Fast Boy Cycles
Fast Boy Cycles
"We have this incredible opportunity in cities for the bicycle to be a realistic and practical form of transportation-fast, easy, convenient, fun," says 34-year-old Ezra Caldwell, whose custom bike-building business, Fast Boy Cycles, in New York City, offers both a joyful ride and a thing of beauty.
"These are bikes you have to have a relationship with," Caldwell says of his soulful single-speeds. "Pure, simple and clean" is the operative aesthetic of the bikes, with features he handcrafts in materials meant "to improve with age"-wood handlebars and fenders, leather saddles, patinaed metal frames. "What I'm making has a classic appeal, yet these are not low-tech bikes. They are performance bikes."
Working alone in a small shop in a Harlem brownstone, Caldwell explains that "from conception to completion, each bike is thought out to the detail-what it's for, how it should look-and built to be precisely that." His clients include people like the London-based equity manager who first admired a Fast Boy bike on a Manhattan street and promptly ordered one for his office commute. "He can afford a driver," says Caldwell, "but he sits at a computer all day, crunching numbers. At the end of that day, he wants a real experience."
Caldwell's own path has been circuitous, very much about the journey. Growing up in Vermont, where "everyone and his father is in construction" (his own dad is a wood furniture craftsman), he worked summers on building crews, absorbing "a hands-on, practical sensibility about making stuff." At 18 he spent six months in a refugee resettlement camp in El Salvador, teaching war-wounded combatants to make tourist items in a makeshift jungle wood shop.
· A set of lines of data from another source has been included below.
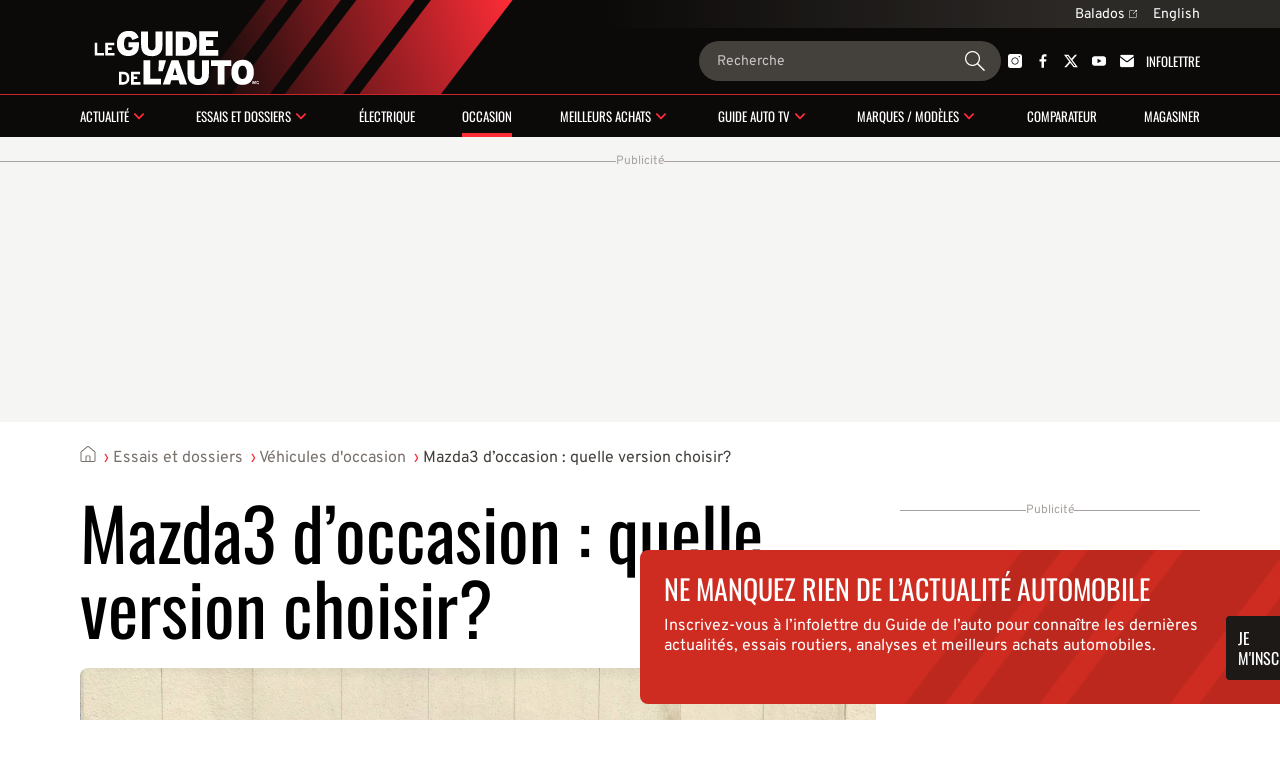

--- FILE ---
content_type: text/html; charset=utf-8
request_url: https://www.google.com/recaptcha/api2/aframe
body_size: 183
content:
<!DOCTYPE HTML><html><head><meta http-equiv="content-type" content="text/html; charset=UTF-8"></head><body><script nonce="WuMN9mKnpO9KeXqyprxo2Q">/** Anti-fraud and anti-abuse applications only. See google.com/recaptcha */ try{var clients={'sodar':'https://pagead2.googlesyndication.com/pagead/sodar?'};window.addEventListener("message",function(a){try{if(a.source===window.parent){var b=JSON.parse(a.data);var c=clients[b['id']];if(c){var d=document.createElement('img');d.src=c+b['params']+'&rc='+(localStorage.getItem("rc::a")?sessionStorage.getItem("rc::b"):"");window.document.body.appendChild(d);sessionStorage.setItem("rc::e",parseInt(sessionStorage.getItem("rc::e")||0)+1);localStorage.setItem("rc::h",'1768773068493');}}}catch(b){}});window.parent.postMessage("_grecaptcha_ready", "*");}catch(b){}</script></body></html>

--- FILE ---
content_type: text/javascript;charset=utf-8
request_url: https://id.cxense.com/public/user/id?json=%7B%22identities%22%3A%5B%7B%22type%22%3A%22ckp%22%2C%22id%22%3A%22mkk9t97764nfiykv%22%7D%2C%7B%22type%22%3A%22lst%22%2C%22id%22%3A%222dn3ko77pbtho3qilum6hdjk5x%22%7D%2C%7B%22type%22%3A%22cst%22%2C%22id%22%3A%222dn3ko77pbtho3qilum6hdjk5x%22%7D%5D%7D&callback=cXJsonpCB3
body_size: 208
content:
/**/
cXJsonpCB3({"httpStatus":200,"response":{"userId":"cx:2cvxcf52thfbi1ihvarbaw70as:131wv2t5dbcm0","newUser":false}})

--- FILE ---
content_type: text/javascript;charset=utf-8
request_url: https://p1cluster.cxense.com/p1.js
body_size: 101
content:
cX.library.onP1('2dn3ko77pbtho3qilum6hdjk5x');


--- FILE ---
content_type: application/javascript; charset=utf-8
request_url: https://fundingchoicesmessages.google.com/f/AGSKWxWanNXto8ULEy5fg0sHLW0piS0yVDHD-cqp56Pw1jIhYiGN5IYio8jmKpQJBvdhaeqgG8WnQpheUlE99ObfuymUKkqw90xThxj7Su1FTM72P0yOkEOEl1sHzqqRuu52SioC9GNeYlWEPhgMItBNKYoguh2-UaNZRea-lQ9eliHWX5bWO-elC_M6QZJY/_/adtaggingsubsec./tradead_/advert-/adaptvexchangevastvideo./adverserve.
body_size: -1291
content:
window['0640f317-ba9c-45a2-9d90-ffe1c8be9b2c'] = true;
Back then
he thought art should be about "service," not "self-exploration, navel gazing and arty-farty bollocks." At the University of the Arts in Philadelphia, he dabbled in industrial design and crafts, then-always athletically coordinated-impulsively switched his major to dance. Moving to New York in 1999, he made his name as a dancer, teacher and choreographer of "wildly avant-garde" performances before quitting last summer to turn his life-long love of bikes into a full-time business.
"I've done quite a flip over the years," says Caldwell. "When I was dancing, I realized the value of fine art, of art for art's sake. I lost the hardcore edge of art must be useful." Now he has the best of both worlds: "As an artist, I'm making the most elegant and useful machine there is."